Photo © Shutterstock

Les théories du complot naissent de soupçons. Dans ce premier paragraphe, inspiré par la lecture du livre Le Réveil de Laurent Gounelle, rien n’est démontré, rien n’est analysé. Il s’agit d’une suite d’événements reliés entre eux par une histoire qui apporte linéarité, sens et implication personnelle. Chacun tire ses propres conclusions. On parle de biais de conjonction. Ce n’est pas parce que les nazis (sujet hautement symbolique et émotionnel) manipulaient l’opinion publique que nos dirigeants font de même. Et ce n’est pas parce que c’est possible que la réalité est au rendez-vous. En affirmant cela, je ne dis pas qu’il n’y a pas de jeu d’influence politique et économique mais que ces accusations nécessitent des faits et une démonstration. Qui sont les « puissants », les « élites cachées » ? Leurs intérêts sont-ils les mêmes pour tous ? Comment se mettent-ils d’accord ? Quelle formation à la manipulation ont-ils suivie ? Ces questions posent problème.

Les complots partent de faits réels, les liens établis entre eux tentent de faire sens, mais la causalité n’est jamais déterminée. C’est de l’implicite, du « bon sens ». Les citations sont nombreuses. « L’Histoire est écrite par les vainqueurs », « Un mensonge répété mille fois devient la vérité » ou celle d’Arthur Schopenhauer : « La vérité franchit trois étapes.
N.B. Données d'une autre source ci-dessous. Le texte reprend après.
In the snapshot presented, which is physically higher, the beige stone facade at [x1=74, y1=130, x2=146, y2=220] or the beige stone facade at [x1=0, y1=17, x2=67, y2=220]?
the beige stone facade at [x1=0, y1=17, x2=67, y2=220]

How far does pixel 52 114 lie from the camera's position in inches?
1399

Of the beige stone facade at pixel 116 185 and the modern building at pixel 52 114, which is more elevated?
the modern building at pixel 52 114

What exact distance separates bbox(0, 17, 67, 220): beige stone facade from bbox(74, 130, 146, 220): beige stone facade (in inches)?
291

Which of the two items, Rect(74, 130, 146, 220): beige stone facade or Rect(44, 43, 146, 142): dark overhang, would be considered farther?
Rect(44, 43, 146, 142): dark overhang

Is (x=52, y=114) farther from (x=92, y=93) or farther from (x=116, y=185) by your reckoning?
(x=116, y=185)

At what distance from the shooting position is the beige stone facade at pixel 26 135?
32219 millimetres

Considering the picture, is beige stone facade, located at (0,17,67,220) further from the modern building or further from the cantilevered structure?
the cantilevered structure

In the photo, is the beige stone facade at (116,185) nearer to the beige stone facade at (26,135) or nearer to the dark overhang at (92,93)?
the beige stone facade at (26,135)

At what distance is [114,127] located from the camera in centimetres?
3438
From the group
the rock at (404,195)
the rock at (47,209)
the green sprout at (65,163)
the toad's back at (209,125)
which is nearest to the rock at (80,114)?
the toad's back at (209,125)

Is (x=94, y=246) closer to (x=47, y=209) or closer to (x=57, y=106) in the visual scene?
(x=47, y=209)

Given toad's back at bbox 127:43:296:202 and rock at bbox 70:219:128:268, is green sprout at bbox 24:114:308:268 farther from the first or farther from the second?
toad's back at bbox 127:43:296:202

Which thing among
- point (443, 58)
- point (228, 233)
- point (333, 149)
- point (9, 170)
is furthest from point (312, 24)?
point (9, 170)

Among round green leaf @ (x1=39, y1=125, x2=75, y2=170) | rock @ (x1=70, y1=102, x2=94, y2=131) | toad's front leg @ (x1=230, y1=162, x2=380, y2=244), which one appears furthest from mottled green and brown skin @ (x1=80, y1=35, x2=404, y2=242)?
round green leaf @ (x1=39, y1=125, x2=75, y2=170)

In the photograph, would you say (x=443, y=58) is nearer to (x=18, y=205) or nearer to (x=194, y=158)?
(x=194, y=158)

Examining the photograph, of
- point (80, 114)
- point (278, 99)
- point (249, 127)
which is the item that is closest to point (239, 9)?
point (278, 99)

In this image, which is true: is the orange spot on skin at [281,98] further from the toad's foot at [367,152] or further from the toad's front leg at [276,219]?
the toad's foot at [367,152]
D’abord, elle est ridiculisée. Ensuite, elle subit une forte opposition. Puis, elle est considérée comme ayant été une évidence. » Mais il ne suffit pas d’être dans l’opposition pour avoir raison. Il ne suffit pas d’énoncer mille fois un phénomène pour qu’il soit vrai. Et Schopenhauer n’évoque pas la vérité scientifique mais les idées nouvelles qui viennent modifier notre représentation personnelle du monde qui nous entoure.

Dénonciation et démonstration sont deux actes différents. Et, comme l’écrivait le romancier Jean-Yves Soucy, « c’est avec un œil critique qu’il faut lire les critiques ». Enfin, je dis ça, je dis rien.